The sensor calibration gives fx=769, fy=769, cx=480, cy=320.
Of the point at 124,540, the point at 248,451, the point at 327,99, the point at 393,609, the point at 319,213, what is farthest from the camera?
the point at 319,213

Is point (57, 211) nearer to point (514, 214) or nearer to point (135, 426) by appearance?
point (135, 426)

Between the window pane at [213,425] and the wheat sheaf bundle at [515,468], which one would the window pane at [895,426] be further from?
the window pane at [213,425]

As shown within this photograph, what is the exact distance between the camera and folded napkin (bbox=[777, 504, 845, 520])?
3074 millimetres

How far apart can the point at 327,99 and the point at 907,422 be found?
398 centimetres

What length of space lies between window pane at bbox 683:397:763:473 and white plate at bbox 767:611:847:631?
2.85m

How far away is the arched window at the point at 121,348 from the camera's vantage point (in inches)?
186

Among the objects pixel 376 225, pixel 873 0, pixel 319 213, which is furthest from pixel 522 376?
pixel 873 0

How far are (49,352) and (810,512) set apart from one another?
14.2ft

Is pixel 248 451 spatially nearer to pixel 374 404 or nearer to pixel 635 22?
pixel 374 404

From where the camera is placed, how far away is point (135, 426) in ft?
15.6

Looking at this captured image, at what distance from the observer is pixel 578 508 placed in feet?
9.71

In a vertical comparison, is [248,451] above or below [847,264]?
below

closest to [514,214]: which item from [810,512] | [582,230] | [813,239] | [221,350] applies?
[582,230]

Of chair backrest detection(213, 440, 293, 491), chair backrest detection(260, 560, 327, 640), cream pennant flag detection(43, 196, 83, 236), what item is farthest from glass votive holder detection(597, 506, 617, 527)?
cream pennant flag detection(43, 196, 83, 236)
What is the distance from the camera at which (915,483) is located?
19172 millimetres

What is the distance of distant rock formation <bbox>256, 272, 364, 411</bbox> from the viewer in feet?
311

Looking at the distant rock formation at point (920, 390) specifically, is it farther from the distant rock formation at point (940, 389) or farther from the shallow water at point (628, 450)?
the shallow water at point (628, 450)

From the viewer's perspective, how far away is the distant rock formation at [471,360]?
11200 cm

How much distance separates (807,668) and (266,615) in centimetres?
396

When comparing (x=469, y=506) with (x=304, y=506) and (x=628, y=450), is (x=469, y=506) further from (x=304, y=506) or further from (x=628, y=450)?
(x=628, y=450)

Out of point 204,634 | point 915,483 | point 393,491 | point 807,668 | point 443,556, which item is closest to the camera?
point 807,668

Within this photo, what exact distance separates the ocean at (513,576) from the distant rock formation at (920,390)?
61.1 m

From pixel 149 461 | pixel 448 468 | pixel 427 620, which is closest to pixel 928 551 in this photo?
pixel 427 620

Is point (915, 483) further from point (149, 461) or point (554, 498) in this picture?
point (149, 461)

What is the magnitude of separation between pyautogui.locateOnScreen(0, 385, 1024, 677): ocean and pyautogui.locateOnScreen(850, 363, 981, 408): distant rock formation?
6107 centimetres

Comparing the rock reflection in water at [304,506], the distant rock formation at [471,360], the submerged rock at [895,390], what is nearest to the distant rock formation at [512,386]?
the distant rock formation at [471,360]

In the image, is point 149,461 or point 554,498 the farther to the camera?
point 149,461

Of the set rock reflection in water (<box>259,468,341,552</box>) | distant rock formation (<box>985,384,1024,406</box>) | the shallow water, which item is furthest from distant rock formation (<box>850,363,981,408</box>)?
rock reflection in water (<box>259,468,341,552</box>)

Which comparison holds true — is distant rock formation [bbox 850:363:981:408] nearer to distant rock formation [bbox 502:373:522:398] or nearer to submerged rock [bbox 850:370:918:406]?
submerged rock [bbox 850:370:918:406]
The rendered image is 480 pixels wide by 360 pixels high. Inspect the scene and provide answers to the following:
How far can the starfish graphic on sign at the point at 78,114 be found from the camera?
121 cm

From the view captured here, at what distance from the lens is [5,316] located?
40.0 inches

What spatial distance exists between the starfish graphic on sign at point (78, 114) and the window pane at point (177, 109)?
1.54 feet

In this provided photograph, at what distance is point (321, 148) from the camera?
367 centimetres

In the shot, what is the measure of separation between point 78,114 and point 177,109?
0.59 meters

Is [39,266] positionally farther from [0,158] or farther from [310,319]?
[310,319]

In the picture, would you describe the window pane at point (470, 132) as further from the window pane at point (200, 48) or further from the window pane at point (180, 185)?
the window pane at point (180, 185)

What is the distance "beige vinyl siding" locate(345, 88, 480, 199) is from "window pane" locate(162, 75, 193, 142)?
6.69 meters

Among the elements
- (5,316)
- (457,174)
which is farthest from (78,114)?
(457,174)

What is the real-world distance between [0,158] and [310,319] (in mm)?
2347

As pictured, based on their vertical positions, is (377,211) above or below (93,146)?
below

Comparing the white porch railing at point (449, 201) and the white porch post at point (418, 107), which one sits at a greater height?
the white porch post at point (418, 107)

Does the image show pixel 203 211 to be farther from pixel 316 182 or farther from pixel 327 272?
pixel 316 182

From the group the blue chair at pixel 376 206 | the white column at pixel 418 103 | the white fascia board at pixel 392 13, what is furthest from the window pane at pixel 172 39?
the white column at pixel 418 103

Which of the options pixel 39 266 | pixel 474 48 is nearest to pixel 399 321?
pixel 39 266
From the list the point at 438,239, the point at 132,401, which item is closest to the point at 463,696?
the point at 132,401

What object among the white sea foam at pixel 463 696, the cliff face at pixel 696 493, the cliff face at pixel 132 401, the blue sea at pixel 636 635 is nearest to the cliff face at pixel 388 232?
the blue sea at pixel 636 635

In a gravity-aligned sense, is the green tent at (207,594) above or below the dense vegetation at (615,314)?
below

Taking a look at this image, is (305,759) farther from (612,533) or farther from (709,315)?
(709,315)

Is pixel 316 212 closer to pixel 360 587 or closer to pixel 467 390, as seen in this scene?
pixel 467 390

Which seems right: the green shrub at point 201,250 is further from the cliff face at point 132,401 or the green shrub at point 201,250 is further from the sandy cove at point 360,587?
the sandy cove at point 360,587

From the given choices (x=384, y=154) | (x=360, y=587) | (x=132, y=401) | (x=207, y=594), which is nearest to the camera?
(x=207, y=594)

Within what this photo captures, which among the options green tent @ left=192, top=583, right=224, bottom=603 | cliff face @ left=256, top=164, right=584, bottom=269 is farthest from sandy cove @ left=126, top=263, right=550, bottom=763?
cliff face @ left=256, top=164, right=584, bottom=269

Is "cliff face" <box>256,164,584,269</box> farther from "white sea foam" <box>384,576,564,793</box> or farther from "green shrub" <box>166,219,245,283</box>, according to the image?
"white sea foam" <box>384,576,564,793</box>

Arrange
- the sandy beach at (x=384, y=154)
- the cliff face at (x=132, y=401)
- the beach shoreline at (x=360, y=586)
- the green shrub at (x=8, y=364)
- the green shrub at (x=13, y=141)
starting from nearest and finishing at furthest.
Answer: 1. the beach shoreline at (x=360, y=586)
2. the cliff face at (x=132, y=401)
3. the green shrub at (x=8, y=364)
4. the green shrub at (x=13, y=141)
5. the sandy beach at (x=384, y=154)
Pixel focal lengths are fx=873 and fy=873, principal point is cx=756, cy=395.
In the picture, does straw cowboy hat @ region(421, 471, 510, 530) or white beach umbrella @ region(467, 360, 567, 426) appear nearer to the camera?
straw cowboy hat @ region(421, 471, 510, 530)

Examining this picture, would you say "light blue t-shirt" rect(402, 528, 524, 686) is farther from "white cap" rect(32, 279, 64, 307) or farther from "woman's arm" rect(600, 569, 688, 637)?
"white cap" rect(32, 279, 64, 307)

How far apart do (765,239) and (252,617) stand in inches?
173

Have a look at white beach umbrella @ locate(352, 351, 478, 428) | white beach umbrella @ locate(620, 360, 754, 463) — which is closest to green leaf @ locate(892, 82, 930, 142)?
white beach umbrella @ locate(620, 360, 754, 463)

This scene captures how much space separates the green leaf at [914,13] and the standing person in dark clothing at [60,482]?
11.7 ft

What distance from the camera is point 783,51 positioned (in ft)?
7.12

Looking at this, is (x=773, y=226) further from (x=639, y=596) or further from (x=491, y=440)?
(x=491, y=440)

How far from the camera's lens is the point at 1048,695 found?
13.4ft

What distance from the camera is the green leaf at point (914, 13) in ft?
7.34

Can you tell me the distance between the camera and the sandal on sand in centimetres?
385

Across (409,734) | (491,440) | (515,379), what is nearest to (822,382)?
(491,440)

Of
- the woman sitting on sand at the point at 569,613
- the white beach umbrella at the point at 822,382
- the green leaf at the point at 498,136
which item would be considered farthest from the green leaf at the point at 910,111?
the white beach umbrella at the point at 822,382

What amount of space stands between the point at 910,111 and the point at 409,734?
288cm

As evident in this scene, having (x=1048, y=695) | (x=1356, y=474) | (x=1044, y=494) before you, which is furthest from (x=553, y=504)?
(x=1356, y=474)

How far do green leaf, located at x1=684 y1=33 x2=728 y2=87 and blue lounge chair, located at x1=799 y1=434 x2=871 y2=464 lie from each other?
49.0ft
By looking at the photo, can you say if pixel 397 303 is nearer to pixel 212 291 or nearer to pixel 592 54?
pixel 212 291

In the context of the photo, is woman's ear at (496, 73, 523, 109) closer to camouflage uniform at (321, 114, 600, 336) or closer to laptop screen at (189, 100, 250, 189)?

- REQUIREMENT -
Copy out, word for word, the lines from the very first one through the line that contains "3074 millimetres", including both of those lines.

- FINAL RESULT -
The sensor calibration gives fx=769, fy=769, cx=480, cy=320.
Of the point at 124,540, the point at 248,451, the point at 327,99, the point at 393,609, the point at 319,213, what is farthest from the camera?
the point at 319,213

Is point (57, 211) nearer to point (514, 214) or nearer to point (135, 426) by appearance?
point (135, 426)

Between the window pane at [213,425] and the wheat sheaf bundle at [515,468], which one would the window pane at [895,426] be further from?
the window pane at [213,425]

As shown within this photograph, what is the exact distance between the camera and folded napkin (bbox=[777, 504, 845, 520])?
3074 millimetres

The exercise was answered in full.